◆ Texto proporcionado
La escasez de imágenes que dan cuenta de los hechos bélicos que llevaron a la caída de México-Tenochtitlan contrasta de manera notable con la amplia memoria historiográfica que se produjo desde los años posteriores a la fundación de la ciudad virreinal. Algunos historiadores han querido explicar las imágenes plásticas mediante una relación dependiente de la publicación de las crónicas, sobre todo las escritas por plumas españolas; sin embargo, el estudio puntual de las obras conservadas ha llevado a identificar la interrelación de fuentes y modelos de diversos tipos (memorias, costumbres y fenómenos culturales simultáneos o ejemplares) que estaban insertos en la lógica de dominación que ejerció la monarquía española en sus territorios. Por ello, se puede afirmar que las imágenes aderezan una narrativa paralela a la de la historia escrita.

◆ Trabajo por hacer
**1.** Vuelve a escribir sin cambiar nada la parte del texto sobre la caída de México-Tenochtitlan que va desde "La escasez de" hasta "la historia escrita.", incluidas esas mismas palabras.
**2.** Sigue con el texto sobre la caída de México-Tenochtitlan a partir de donde termina.
Los datos que vienen después no hacen falta para nada.

◆ Datos proporcionados
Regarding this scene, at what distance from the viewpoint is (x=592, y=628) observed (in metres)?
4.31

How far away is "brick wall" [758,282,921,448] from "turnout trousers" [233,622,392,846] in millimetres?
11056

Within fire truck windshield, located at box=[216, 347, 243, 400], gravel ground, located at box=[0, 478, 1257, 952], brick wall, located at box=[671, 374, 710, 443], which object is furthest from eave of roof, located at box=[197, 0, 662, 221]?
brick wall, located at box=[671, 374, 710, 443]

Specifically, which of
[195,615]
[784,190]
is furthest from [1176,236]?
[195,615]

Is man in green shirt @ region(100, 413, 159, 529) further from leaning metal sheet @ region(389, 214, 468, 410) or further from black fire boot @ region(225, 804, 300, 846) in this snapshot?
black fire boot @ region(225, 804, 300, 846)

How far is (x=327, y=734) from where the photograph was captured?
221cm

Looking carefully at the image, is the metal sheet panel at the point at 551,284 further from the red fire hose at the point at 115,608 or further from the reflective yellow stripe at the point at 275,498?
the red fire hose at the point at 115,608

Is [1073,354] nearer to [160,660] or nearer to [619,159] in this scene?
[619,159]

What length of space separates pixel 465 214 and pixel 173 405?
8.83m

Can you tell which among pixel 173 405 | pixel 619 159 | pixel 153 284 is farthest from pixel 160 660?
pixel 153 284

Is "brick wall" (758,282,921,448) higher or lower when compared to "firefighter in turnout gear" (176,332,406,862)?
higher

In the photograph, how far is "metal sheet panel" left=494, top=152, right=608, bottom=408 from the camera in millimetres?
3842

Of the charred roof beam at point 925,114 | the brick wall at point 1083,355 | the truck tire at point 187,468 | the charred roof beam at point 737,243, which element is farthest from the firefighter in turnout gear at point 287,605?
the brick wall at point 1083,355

◆ Aquí las respuestas
**1.**
La escasez de imágenes que dan cuenta de los hechos bélicos que llevaron a la caída de México-Tenochtitlan contrasta de manera notable con la amplia memoria historiográfica que se produjo desde los años posteriores a la fundación de la ciudad virreinal. Algunos historiadores han querido explicar las imágenes plásticas mediante una relación dependiente de la publicación de las crónicas, sobre todo las escritas por plumas españolas; sin embargo, el estudio puntual de las obras conservadas ha llevado a identificar la interrelación de fuentes y modelos de diversos tipos (memorias, costumbres y fenómenos culturales simultáneos o ejemplares) que estaban insertos en la lógica de dominación que ejerció la monarquía española en sus territorios. Por ello, se puede afirmar que las imágenes aderezan una narrativa paralela a la de la historia escrita.

**2.**
El concepto estilístico de “arte barroco” que se lee en el título de este volumen merece también una explicación. Las divisiones cronológicas de las expresiones culturales manifiestas en nociones como arte del Renacimiento, arte medieval o arte barroco, han sido útiles como un puente de diálogo entre disciplinas. Ayudan a periodizar, a establecer un marco temporal donde es posible identificar características compartidas.
El término “barroco”, considerado opuesto a la cultura clásica grecorromana, aparece de modo persistente en los estudios históricos sobre el arte y las sociedades de América Latina, dándose por hecho sus implicaciones. Su uso ha tenido connotaciones políticas y geográficas, sobre todo para la construcción de las historias nacionalistas en los países que se independizaron del dominio de las monarquías católicas.
En los estudios del arte virreinal americano, la noción de lo barroco alude a las prácticas culturales desarrolladas en un espacio físico, temporal y hasta geopolítico: “fiesta barroca”, “Nueva España barroca”, “planeta barroco” y, al mismo tiempo, adjetiva procesos culturales complejos, móviles, ocurridos dentro de los territorios de la monarquía hispánica y que han tenido profundas implicaciones ideológicas derivadas de la proyección del poder del monarca, de la reforma católica y de las élites gobernantes en los territorios coloniales.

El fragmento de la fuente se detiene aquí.